→ **Testo di lettura**
20 Settembre 2024

Fonte: Corriere della Sera

di Enzo Moavero Milanesi

In Europa, aprile è un mese importante: gli Stati membri dell’Unione Europea adottano due documenti: il «Programma di stabilità e di convergenza», che illustra le basi dei loro conti pubblici a medio termine; e il «Programma nazionale di riforme», che indica le misure strutturali per favorire crescita economica e occupazione. In Italia, compongono il Documento di economia e finanza (Def). Nel predisporli, i governi tengono conto delle analisi previsionali della Commissione europea e delle linee guida del Consiglio europeo. I documenti verranno valutati nelle sedi Ue, affinché il Consiglio europeo deliberi, a giugno, «specifiche raccomandazioni» per i vari Paesi. Queste condizionano ogni governo, anche nel redigere l’annuale legge di Bilancio, destinata a ulteriori esami a livello di Unione, prima di essere votata in ciascun Parlamento nazionale. La finalità dell’articolato sistema è di permettere agli Stati Ue di verificare le rispettive politiche e normative economiche, con il duplice scopo di consolidare la fiducia reciproca e favorire la convergenza. È indubbio che ne discendano vincoli notevoli per i governi, costretti a misurarsi, in grande trasparenza, con obiettivi comuni europei e con il giudizio dei partner, anziché essere liberi di badare essenzialmente alla sola prospettiva domestica e magari, al loro tornaconto elettorale.

→ **Consegna**
Continua l'articolo sul ciclo europeo dei conti pubblici e delle riforme a partire dalla sua ultima frase.

→ **Parte di un file di dati**
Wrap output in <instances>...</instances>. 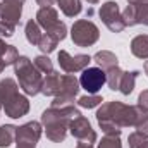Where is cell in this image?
I'll return each instance as SVG.
<instances>
[{
	"instance_id": "6da1fadb",
	"label": "cell",
	"mask_w": 148,
	"mask_h": 148,
	"mask_svg": "<svg viewBox=\"0 0 148 148\" xmlns=\"http://www.w3.org/2000/svg\"><path fill=\"white\" fill-rule=\"evenodd\" d=\"M145 119H148V112L140 105H124L121 102L103 103L97 112V121L107 136H121V127H138Z\"/></svg>"
},
{
	"instance_id": "7a4b0ae2",
	"label": "cell",
	"mask_w": 148,
	"mask_h": 148,
	"mask_svg": "<svg viewBox=\"0 0 148 148\" xmlns=\"http://www.w3.org/2000/svg\"><path fill=\"white\" fill-rule=\"evenodd\" d=\"M81 115L76 107H66V109H57V107H50L48 110L41 114V122L45 124V133L47 138L53 143H60L66 140L67 129H69V122L74 117Z\"/></svg>"
},
{
	"instance_id": "3957f363",
	"label": "cell",
	"mask_w": 148,
	"mask_h": 148,
	"mask_svg": "<svg viewBox=\"0 0 148 148\" xmlns=\"http://www.w3.org/2000/svg\"><path fill=\"white\" fill-rule=\"evenodd\" d=\"M14 69L16 76L19 79V86L23 88V91L26 95H38L41 93V84H43V77L36 66L28 59V57H17V60L14 62Z\"/></svg>"
},
{
	"instance_id": "277c9868",
	"label": "cell",
	"mask_w": 148,
	"mask_h": 148,
	"mask_svg": "<svg viewBox=\"0 0 148 148\" xmlns=\"http://www.w3.org/2000/svg\"><path fill=\"white\" fill-rule=\"evenodd\" d=\"M71 38H73L74 45H77V47H91L98 41L100 31L95 23H91L88 19H79L71 28Z\"/></svg>"
},
{
	"instance_id": "5b68a950",
	"label": "cell",
	"mask_w": 148,
	"mask_h": 148,
	"mask_svg": "<svg viewBox=\"0 0 148 148\" xmlns=\"http://www.w3.org/2000/svg\"><path fill=\"white\" fill-rule=\"evenodd\" d=\"M98 14H100L102 21H103V24H105L110 31H114V33H121V31L126 28L124 19H122V12H121L117 2H114V0L105 2V3L100 7Z\"/></svg>"
},
{
	"instance_id": "8992f818",
	"label": "cell",
	"mask_w": 148,
	"mask_h": 148,
	"mask_svg": "<svg viewBox=\"0 0 148 148\" xmlns=\"http://www.w3.org/2000/svg\"><path fill=\"white\" fill-rule=\"evenodd\" d=\"M105 83H107V73L100 67H86L79 77V84L88 91V95H97Z\"/></svg>"
},
{
	"instance_id": "52a82bcc",
	"label": "cell",
	"mask_w": 148,
	"mask_h": 148,
	"mask_svg": "<svg viewBox=\"0 0 148 148\" xmlns=\"http://www.w3.org/2000/svg\"><path fill=\"white\" fill-rule=\"evenodd\" d=\"M57 60H59V66L64 73H77V71H84L90 62H91V57L90 55H84V53H79V55H71L69 52L66 50H60L59 55H57Z\"/></svg>"
},
{
	"instance_id": "ba28073f",
	"label": "cell",
	"mask_w": 148,
	"mask_h": 148,
	"mask_svg": "<svg viewBox=\"0 0 148 148\" xmlns=\"http://www.w3.org/2000/svg\"><path fill=\"white\" fill-rule=\"evenodd\" d=\"M40 138H41V124L36 121L26 122L16 129L17 147H36Z\"/></svg>"
},
{
	"instance_id": "9c48e42d",
	"label": "cell",
	"mask_w": 148,
	"mask_h": 148,
	"mask_svg": "<svg viewBox=\"0 0 148 148\" xmlns=\"http://www.w3.org/2000/svg\"><path fill=\"white\" fill-rule=\"evenodd\" d=\"M69 131H71V134H73L74 138L79 140L81 143L91 145V143L97 141V133L91 129L90 121H88L86 117H83V115L74 117L73 121L69 122Z\"/></svg>"
},
{
	"instance_id": "30bf717a",
	"label": "cell",
	"mask_w": 148,
	"mask_h": 148,
	"mask_svg": "<svg viewBox=\"0 0 148 148\" xmlns=\"http://www.w3.org/2000/svg\"><path fill=\"white\" fill-rule=\"evenodd\" d=\"M3 110H5V114L9 117L19 119V117H23V115L28 114V110H29V102H28V98L24 95H21L17 91L12 97H9V98L3 100Z\"/></svg>"
},
{
	"instance_id": "8fae6325",
	"label": "cell",
	"mask_w": 148,
	"mask_h": 148,
	"mask_svg": "<svg viewBox=\"0 0 148 148\" xmlns=\"http://www.w3.org/2000/svg\"><path fill=\"white\" fill-rule=\"evenodd\" d=\"M21 14H23V3L21 2H16V0H2L0 3V17L16 26L21 19Z\"/></svg>"
},
{
	"instance_id": "7c38bea8",
	"label": "cell",
	"mask_w": 148,
	"mask_h": 148,
	"mask_svg": "<svg viewBox=\"0 0 148 148\" xmlns=\"http://www.w3.org/2000/svg\"><path fill=\"white\" fill-rule=\"evenodd\" d=\"M36 23L40 24V28H43L45 31H50L60 21H59V14H57V10L53 7H41L36 14Z\"/></svg>"
},
{
	"instance_id": "4fadbf2b",
	"label": "cell",
	"mask_w": 148,
	"mask_h": 148,
	"mask_svg": "<svg viewBox=\"0 0 148 148\" xmlns=\"http://www.w3.org/2000/svg\"><path fill=\"white\" fill-rule=\"evenodd\" d=\"M60 86H62V74L52 71L50 74H47V77L43 79L41 93L45 97H57V95H60Z\"/></svg>"
},
{
	"instance_id": "5bb4252c",
	"label": "cell",
	"mask_w": 148,
	"mask_h": 148,
	"mask_svg": "<svg viewBox=\"0 0 148 148\" xmlns=\"http://www.w3.org/2000/svg\"><path fill=\"white\" fill-rule=\"evenodd\" d=\"M79 79H76L73 74H64L62 76V86H60V95L66 97H76L79 93ZM59 97V95H57Z\"/></svg>"
},
{
	"instance_id": "9a60e30c",
	"label": "cell",
	"mask_w": 148,
	"mask_h": 148,
	"mask_svg": "<svg viewBox=\"0 0 148 148\" xmlns=\"http://www.w3.org/2000/svg\"><path fill=\"white\" fill-rule=\"evenodd\" d=\"M93 60H95V62L98 64V67L103 69V71H109V69H112V67L119 66V64H117V57H115V53H112V52H109V50L97 52L95 57H93Z\"/></svg>"
},
{
	"instance_id": "2e32d148",
	"label": "cell",
	"mask_w": 148,
	"mask_h": 148,
	"mask_svg": "<svg viewBox=\"0 0 148 148\" xmlns=\"http://www.w3.org/2000/svg\"><path fill=\"white\" fill-rule=\"evenodd\" d=\"M131 52L138 59H148V35H138L131 41Z\"/></svg>"
},
{
	"instance_id": "e0dca14e",
	"label": "cell",
	"mask_w": 148,
	"mask_h": 148,
	"mask_svg": "<svg viewBox=\"0 0 148 148\" xmlns=\"http://www.w3.org/2000/svg\"><path fill=\"white\" fill-rule=\"evenodd\" d=\"M140 71H131V73H122L121 83H119V91L122 95H129L134 90V81L138 77Z\"/></svg>"
},
{
	"instance_id": "ac0fdd59",
	"label": "cell",
	"mask_w": 148,
	"mask_h": 148,
	"mask_svg": "<svg viewBox=\"0 0 148 148\" xmlns=\"http://www.w3.org/2000/svg\"><path fill=\"white\" fill-rule=\"evenodd\" d=\"M41 36H43V33H41L40 24H38L35 19H29V21L26 23V40H28L31 45H36L38 47Z\"/></svg>"
},
{
	"instance_id": "d6986e66",
	"label": "cell",
	"mask_w": 148,
	"mask_h": 148,
	"mask_svg": "<svg viewBox=\"0 0 148 148\" xmlns=\"http://www.w3.org/2000/svg\"><path fill=\"white\" fill-rule=\"evenodd\" d=\"M57 3L67 17H74L81 12V2L79 0H57Z\"/></svg>"
},
{
	"instance_id": "ffe728a7",
	"label": "cell",
	"mask_w": 148,
	"mask_h": 148,
	"mask_svg": "<svg viewBox=\"0 0 148 148\" xmlns=\"http://www.w3.org/2000/svg\"><path fill=\"white\" fill-rule=\"evenodd\" d=\"M16 129L10 124H5L0 127V148H7L12 145V141L16 140Z\"/></svg>"
},
{
	"instance_id": "44dd1931",
	"label": "cell",
	"mask_w": 148,
	"mask_h": 148,
	"mask_svg": "<svg viewBox=\"0 0 148 148\" xmlns=\"http://www.w3.org/2000/svg\"><path fill=\"white\" fill-rule=\"evenodd\" d=\"M14 93H17V84H16V81L10 79V77L2 79V81H0V97H2V102H3L5 98L12 97Z\"/></svg>"
},
{
	"instance_id": "7402d4cb",
	"label": "cell",
	"mask_w": 148,
	"mask_h": 148,
	"mask_svg": "<svg viewBox=\"0 0 148 148\" xmlns=\"http://www.w3.org/2000/svg\"><path fill=\"white\" fill-rule=\"evenodd\" d=\"M122 69H119V66H115V67H112L107 71V84H109V88L110 90H119V83H121V77H122Z\"/></svg>"
},
{
	"instance_id": "603a6c76",
	"label": "cell",
	"mask_w": 148,
	"mask_h": 148,
	"mask_svg": "<svg viewBox=\"0 0 148 148\" xmlns=\"http://www.w3.org/2000/svg\"><path fill=\"white\" fill-rule=\"evenodd\" d=\"M102 102H103V98L100 95H84L77 100V105L83 107V109H93V107L100 105Z\"/></svg>"
},
{
	"instance_id": "cb8c5ba5",
	"label": "cell",
	"mask_w": 148,
	"mask_h": 148,
	"mask_svg": "<svg viewBox=\"0 0 148 148\" xmlns=\"http://www.w3.org/2000/svg\"><path fill=\"white\" fill-rule=\"evenodd\" d=\"M33 64L36 66L38 71L43 73V74H50L52 71H53V64H52V60H50L47 55H38Z\"/></svg>"
},
{
	"instance_id": "d4e9b609",
	"label": "cell",
	"mask_w": 148,
	"mask_h": 148,
	"mask_svg": "<svg viewBox=\"0 0 148 148\" xmlns=\"http://www.w3.org/2000/svg\"><path fill=\"white\" fill-rule=\"evenodd\" d=\"M57 43H59L57 40H53V38L50 36V35L43 33V36H41L40 43H38V48H40L43 53H50V52H53V50H55Z\"/></svg>"
},
{
	"instance_id": "484cf974",
	"label": "cell",
	"mask_w": 148,
	"mask_h": 148,
	"mask_svg": "<svg viewBox=\"0 0 148 148\" xmlns=\"http://www.w3.org/2000/svg\"><path fill=\"white\" fill-rule=\"evenodd\" d=\"M134 9H136V24L148 26V3L134 5Z\"/></svg>"
},
{
	"instance_id": "4316f807",
	"label": "cell",
	"mask_w": 148,
	"mask_h": 148,
	"mask_svg": "<svg viewBox=\"0 0 148 148\" xmlns=\"http://www.w3.org/2000/svg\"><path fill=\"white\" fill-rule=\"evenodd\" d=\"M122 19H124V24L126 26H134L136 24V9H134V5L129 3L122 10Z\"/></svg>"
},
{
	"instance_id": "83f0119b",
	"label": "cell",
	"mask_w": 148,
	"mask_h": 148,
	"mask_svg": "<svg viewBox=\"0 0 148 148\" xmlns=\"http://www.w3.org/2000/svg\"><path fill=\"white\" fill-rule=\"evenodd\" d=\"M127 141H129V148H143L147 145V138L143 134H140L138 131L131 133L129 138H127Z\"/></svg>"
},
{
	"instance_id": "f1b7e54d",
	"label": "cell",
	"mask_w": 148,
	"mask_h": 148,
	"mask_svg": "<svg viewBox=\"0 0 148 148\" xmlns=\"http://www.w3.org/2000/svg\"><path fill=\"white\" fill-rule=\"evenodd\" d=\"M98 148H122V145H121L119 136H105V138L100 141Z\"/></svg>"
},
{
	"instance_id": "f546056e",
	"label": "cell",
	"mask_w": 148,
	"mask_h": 148,
	"mask_svg": "<svg viewBox=\"0 0 148 148\" xmlns=\"http://www.w3.org/2000/svg\"><path fill=\"white\" fill-rule=\"evenodd\" d=\"M138 105H140L143 110L148 112V90H145V91L140 93V97H138Z\"/></svg>"
},
{
	"instance_id": "4dcf8cb0",
	"label": "cell",
	"mask_w": 148,
	"mask_h": 148,
	"mask_svg": "<svg viewBox=\"0 0 148 148\" xmlns=\"http://www.w3.org/2000/svg\"><path fill=\"white\" fill-rule=\"evenodd\" d=\"M136 131H138L140 134H143L145 138H148V119H145V121L136 127Z\"/></svg>"
},
{
	"instance_id": "1f68e13d",
	"label": "cell",
	"mask_w": 148,
	"mask_h": 148,
	"mask_svg": "<svg viewBox=\"0 0 148 148\" xmlns=\"http://www.w3.org/2000/svg\"><path fill=\"white\" fill-rule=\"evenodd\" d=\"M57 0H36V3L40 7H52Z\"/></svg>"
},
{
	"instance_id": "d6a6232c",
	"label": "cell",
	"mask_w": 148,
	"mask_h": 148,
	"mask_svg": "<svg viewBox=\"0 0 148 148\" xmlns=\"http://www.w3.org/2000/svg\"><path fill=\"white\" fill-rule=\"evenodd\" d=\"M7 48H9V45H5V41H2V40H0V59L3 57V53L7 52Z\"/></svg>"
},
{
	"instance_id": "836d02e7",
	"label": "cell",
	"mask_w": 148,
	"mask_h": 148,
	"mask_svg": "<svg viewBox=\"0 0 148 148\" xmlns=\"http://www.w3.org/2000/svg\"><path fill=\"white\" fill-rule=\"evenodd\" d=\"M76 148H93V147H91V145H88V143H81V141H79Z\"/></svg>"
},
{
	"instance_id": "e575fe53",
	"label": "cell",
	"mask_w": 148,
	"mask_h": 148,
	"mask_svg": "<svg viewBox=\"0 0 148 148\" xmlns=\"http://www.w3.org/2000/svg\"><path fill=\"white\" fill-rule=\"evenodd\" d=\"M5 67H7V66H5V62H3V60H2V59H0V73H2V71H3V69H5Z\"/></svg>"
},
{
	"instance_id": "d590c367",
	"label": "cell",
	"mask_w": 148,
	"mask_h": 148,
	"mask_svg": "<svg viewBox=\"0 0 148 148\" xmlns=\"http://www.w3.org/2000/svg\"><path fill=\"white\" fill-rule=\"evenodd\" d=\"M145 73H147V76H148V60L145 62Z\"/></svg>"
},
{
	"instance_id": "8d00e7d4",
	"label": "cell",
	"mask_w": 148,
	"mask_h": 148,
	"mask_svg": "<svg viewBox=\"0 0 148 148\" xmlns=\"http://www.w3.org/2000/svg\"><path fill=\"white\" fill-rule=\"evenodd\" d=\"M88 2H90V3H98L100 0H88Z\"/></svg>"
},
{
	"instance_id": "74e56055",
	"label": "cell",
	"mask_w": 148,
	"mask_h": 148,
	"mask_svg": "<svg viewBox=\"0 0 148 148\" xmlns=\"http://www.w3.org/2000/svg\"><path fill=\"white\" fill-rule=\"evenodd\" d=\"M3 107V102H2V97H0V109Z\"/></svg>"
},
{
	"instance_id": "f35d334b",
	"label": "cell",
	"mask_w": 148,
	"mask_h": 148,
	"mask_svg": "<svg viewBox=\"0 0 148 148\" xmlns=\"http://www.w3.org/2000/svg\"><path fill=\"white\" fill-rule=\"evenodd\" d=\"M17 148H35V147H17Z\"/></svg>"
},
{
	"instance_id": "ab89813d",
	"label": "cell",
	"mask_w": 148,
	"mask_h": 148,
	"mask_svg": "<svg viewBox=\"0 0 148 148\" xmlns=\"http://www.w3.org/2000/svg\"><path fill=\"white\" fill-rule=\"evenodd\" d=\"M143 148H148V141H147V145H145V147H143Z\"/></svg>"
}]
</instances>
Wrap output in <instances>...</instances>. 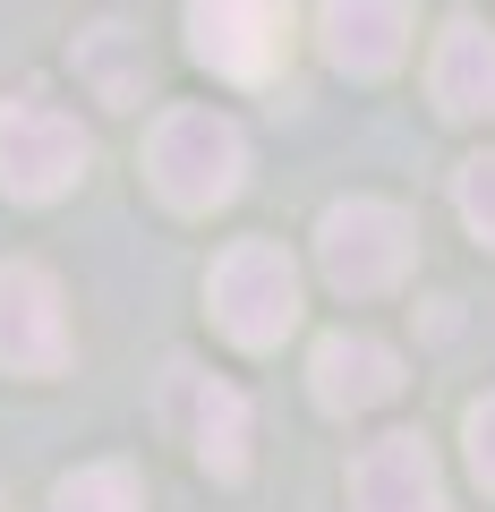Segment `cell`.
Returning <instances> with one entry per match:
<instances>
[{"mask_svg": "<svg viewBox=\"0 0 495 512\" xmlns=\"http://www.w3.org/2000/svg\"><path fill=\"white\" fill-rule=\"evenodd\" d=\"M146 180H154V197L171 214H214L248 180V137L214 103H171L146 128Z\"/></svg>", "mask_w": 495, "mask_h": 512, "instance_id": "obj_1", "label": "cell"}, {"mask_svg": "<svg viewBox=\"0 0 495 512\" xmlns=\"http://www.w3.org/2000/svg\"><path fill=\"white\" fill-rule=\"evenodd\" d=\"M410 256H419V222L393 197H342L316 222V274L342 299H385L410 282Z\"/></svg>", "mask_w": 495, "mask_h": 512, "instance_id": "obj_2", "label": "cell"}, {"mask_svg": "<svg viewBox=\"0 0 495 512\" xmlns=\"http://www.w3.org/2000/svg\"><path fill=\"white\" fill-rule=\"evenodd\" d=\"M205 308L239 350H274L299 325V265L282 256V239H231L205 274Z\"/></svg>", "mask_w": 495, "mask_h": 512, "instance_id": "obj_3", "label": "cell"}, {"mask_svg": "<svg viewBox=\"0 0 495 512\" xmlns=\"http://www.w3.org/2000/svg\"><path fill=\"white\" fill-rule=\"evenodd\" d=\"M94 137L77 128V111L43 103V94H9L0 103V188L18 205H52L86 180Z\"/></svg>", "mask_w": 495, "mask_h": 512, "instance_id": "obj_4", "label": "cell"}, {"mask_svg": "<svg viewBox=\"0 0 495 512\" xmlns=\"http://www.w3.org/2000/svg\"><path fill=\"white\" fill-rule=\"evenodd\" d=\"M188 52L231 86H265L291 52V0H188Z\"/></svg>", "mask_w": 495, "mask_h": 512, "instance_id": "obj_5", "label": "cell"}, {"mask_svg": "<svg viewBox=\"0 0 495 512\" xmlns=\"http://www.w3.org/2000/svg\"><path fill=\"white\" fill-rule=\"evenodd\" d=\"M0 367L9 376H60L69 367V308H60V282L26 256L0 265Z\"/></svg>", "mask_w": 495, "mask_h": 512, "instance_id": "obj_6", "label": "cell"}, {"mask_svg": "<svg viewBox=\"0 0 495 512\" xmlns=\"http://www.w3.org/2000/svg\"><path fill=\"white\" fill-rule=\"evenodd\" d=\"M163 427L205 461L214 478H239L248 470V402L231 384H214L205 367H171L163 376Z\"/></svg>", "mask_w": 495, "mask_h": 512, "instance_id": "obj_7", "label": "cell"}, {"mask_svg": "<svg viewBox=\"0 0 495 512\" xmlns=\"http://www.w3.org/2000/svg\"><path fill=\"white\" fill-rule=\"evenodd\" d=\"M350 512H444V470L419 427H393L350 461Z\"/></svg>", "mask_w": 495, "mask_h": 512, "instance_id": "obj_8", "label": "cell"}, {"mask_svg": "<svg viewBox=\"0 0 495 512\" xmlns=\"http://www.w3.org/2000/svg\"><path fill=\"white\" fill-rule=\"evenodd\" d=\"M308 384H316V402H325L333 419L385 410L393 393H402V350L376 342V333H325L316 359H308Z\"/></svg>", "mask_w": 495, "mask_h": 512, "instance_id": "obj_9", "label": "cell"}, {"mask_svg": "<svg viewBox=\"0 0 495 512\" xmlns=\"http://www.w3.org/2000/svg\"><path fill=\"white\" fill-rule=\"evenodd\" d=\"M316 35L342 77H393L410 52V0H325Z\"/></svg>", "mask_w": 495, "mask_h": 512, "instance_id": "obj_10", "label": "cell"}, {"mask_svg": "<svg viewBox=\"0 0 495 512\" xmlns=\"http://www.w3.org/2000/svg\"><path fill=\"white\" fill-rule=\"evenodd\" d=\"M427 94L444 120H495V35L478 18H453L427 60Z\"/></svg>", "mask_w": 495, "mask_h": 512, "instance_id": "obj_11", "label": "cell"}, {"mask_svg": "<svg viewBox=\"0 0 495 512\" xmlns=\"http://www.w3.org/2000/svg\"><path fill=\"white\" fill-rule=\"evenodd\" d=\"M77 77L94 86V103L137 111V103H146V43H137L120 18L86 26V35H77Z\"/></svg>", "mask_w": 495, "mask_h": 512, "instance_id": "obj_12", "label": "cell"}, {"mask_svg": "<svg viewBox=\"0 0 495 512\" xmlns=\"http://www.w3.org/2000/svg\"><path fill=\"white\" fill-rule=\"evenodd\" d=\"M52 512H146V487L129 461H86L52 487Z\"/></svg>", "mask_w": 495, "mask_h": 512, "instance_id": "obj_13", "label": "cell"}, {"mask_svg": "<svg viewBox=\"0 0 495 512\" xmlns=\"http://www.w3.org/2000/svg\"><path fill=\"white\" fill-rule=\"evenodd\" d=\"M453 205H461V222L495 248V154H470V163L453 171Z\"/></svg>", "mask_w": 495, "mask_h": 512, "instance_id": "obj_14", "label": "cell"}, {"mask_svg": "<svg viewBox=\"0 0 495 512\" xmlns=\"http://www.w3.org/2000/svg\"><path fill=\"white\" fill-rule=\"evenodd\" d=\"M461 444H470V478L495 495V393H487V402H470V419H461Z\"/></svg>", "mask_w": 495, "mask_h": 512, "instance_id": "obj_15", "label": "cell"}]
</instances>
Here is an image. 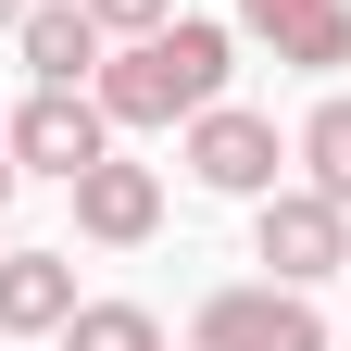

→ **Risposta**
Il sistema esiste da anni e per il nostro Paese è sempre stato ostico; uno slalom fra richiami, manovre, manovrine e procedure. Le cause sono note, in particolare: bassa crescita economica; disoccupazione; deficit e debito pubblico; insufficienze nella complessiva azione statale. Non sono patologie recenti, tante ce la portiamo dietro da decenni e la crisi le ha accentuate. Oggettivamente, in Italia, occorre una modernizzazione strutturale: per rilanciare la competitività industriale, commerciale e finanziaria; per creare opportunità di lavoro e di studio; per tornare a essere un posto in cui si vive bene, con amministrazioni efficienti e nel rispetto delle leggi, dei soggetti più deboli, del patrimonio artistico e culturale, dell’ambiente. Questo l’Unione Europea ci chiede con insistenza: non solo di risanare i conti, ma di fare molto di più, con reali risultati e non meri tentativi. Dunque, nelle discussioni in sede Ue, la sfida di fondo non va elusa incolpando le istituzioni comuni e i partner di diffidenza verso di noi o piegandosi a diktat incongrui. Serve poco bisticciare; piuttosto, bisogna impostare una strategia politica più ambiziosa.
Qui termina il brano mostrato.